Ups, die haben hier jetzt erst 3 Uhr? Wieder eine Stunde gewonnen - ich springe wirklich zwischen den Zeitzonen hin und her. Egal. Jetzt bleib ich da! Ich bin doch auch Selbstversorger: Brot, Gurke und Käse gibt es jetzt. Und Wasser zum Abwaschen hab ich auch im Kanister.
Apropos Brot: das habe ich gestern auf dem Markt einer am Boden sitzenden Frau abgekauft. Als ich mich verabschiedet habe, hat sie sich auf englisch bedankt. Ich hab mich zu ihr umgedreht und den Daumen nach oben gezeigt - da hat sie gelacht und sich sehr gefreut!
Und apropos Käse: damit der mir nicht immer davonläuft habe ich letztes Mal Scheibletten gekauft.
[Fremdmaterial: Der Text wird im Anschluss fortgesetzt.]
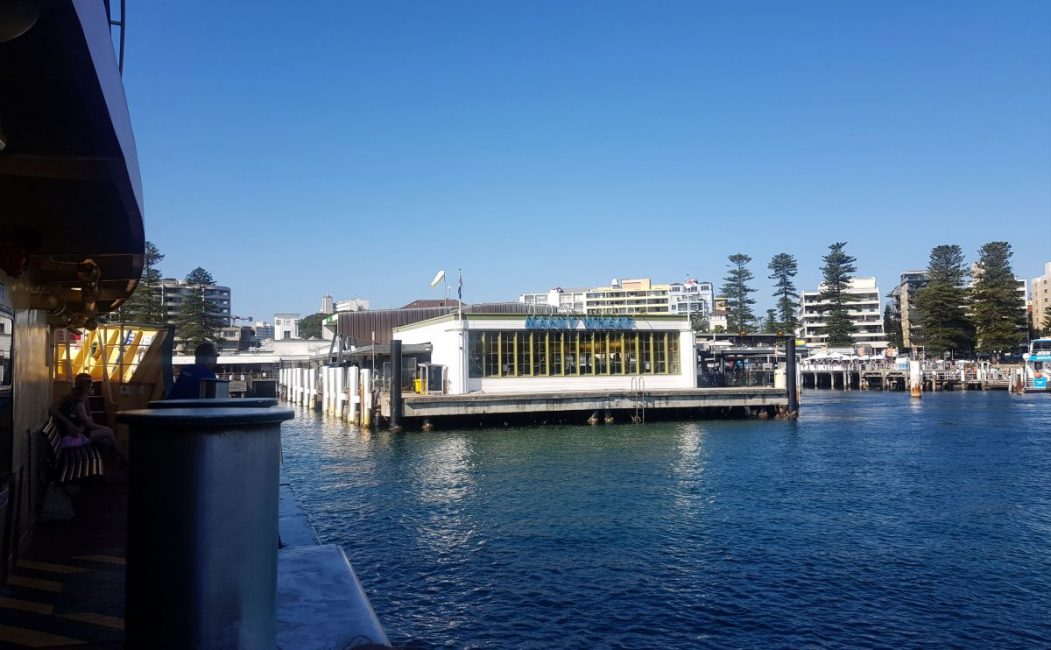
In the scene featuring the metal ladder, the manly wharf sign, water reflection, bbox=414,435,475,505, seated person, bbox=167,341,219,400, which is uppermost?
the manly wharf sign

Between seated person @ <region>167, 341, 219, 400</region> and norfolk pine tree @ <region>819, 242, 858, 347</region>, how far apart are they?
86058mm

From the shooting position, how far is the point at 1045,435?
27.9 metres

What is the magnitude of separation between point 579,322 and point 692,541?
2455cm

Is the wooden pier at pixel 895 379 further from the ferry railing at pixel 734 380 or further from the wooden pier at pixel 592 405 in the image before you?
the wooden pier at pixel 592 405

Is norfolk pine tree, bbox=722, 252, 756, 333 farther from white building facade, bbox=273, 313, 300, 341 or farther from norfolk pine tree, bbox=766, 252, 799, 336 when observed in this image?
white building facade, bbox=273, 313, 300, 341

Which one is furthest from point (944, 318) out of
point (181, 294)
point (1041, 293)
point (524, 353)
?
point (181, 294)

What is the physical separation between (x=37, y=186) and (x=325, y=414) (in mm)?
37150

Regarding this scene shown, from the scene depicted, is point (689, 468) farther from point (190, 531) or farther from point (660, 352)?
point (660, 352)

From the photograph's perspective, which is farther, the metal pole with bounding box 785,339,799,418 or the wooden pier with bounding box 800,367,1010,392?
the wooden pier with bounding box 800,367,1010,392

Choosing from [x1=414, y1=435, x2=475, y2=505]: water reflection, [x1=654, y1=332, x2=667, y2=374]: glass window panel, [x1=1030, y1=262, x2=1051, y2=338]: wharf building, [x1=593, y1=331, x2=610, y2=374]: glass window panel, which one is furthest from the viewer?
[x1=1030, y1=262, x2=1051, y2=338]: wharf building

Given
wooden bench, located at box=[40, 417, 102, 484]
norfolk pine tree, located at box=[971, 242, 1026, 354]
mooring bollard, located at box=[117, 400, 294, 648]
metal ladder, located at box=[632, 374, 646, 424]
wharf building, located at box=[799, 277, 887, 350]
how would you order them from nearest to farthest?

Die müßten sich doch super auspacken lassen? Falsch - von einer Seite kann man die Folie vorsichtig abziehen, dann muß man den Käse mit einem scharfen Messer abschaben. Ist eine ziemliche Sauerei; schmeckt aber.
So, an der Lisl ist noch was zu machen - ein Blinker ist locker. Außerdem ist mir bezüglich des Drehzalmessers noch eine Idee gekommen. Bei der Erstmontage mußte man da mittels einer kleinen Schraube die Spannung einstellen und die Schraube dann versiegeln. Da dreh ich nochmal dran - und? Der Drehzahlmesser geht!!! Welche Kraft doch Wasser hat - kann eine versiegelte Schraube verstellen?! Übrigens, die "gefühlt" eingestellte Drehzahl ist genau da, wo sie sein soll - 900 U/min.
Ich hab doch nicht viel zu früh aufgehört. Um 18 Uhr ist es stockfinster. Ich muß lernen, wann hier der Tag beginnt oder endet - das läuft ganz anders als bei uns. Und um halb acht abends kommt der Regen - die arme Lisl muß wieder draußen stehen.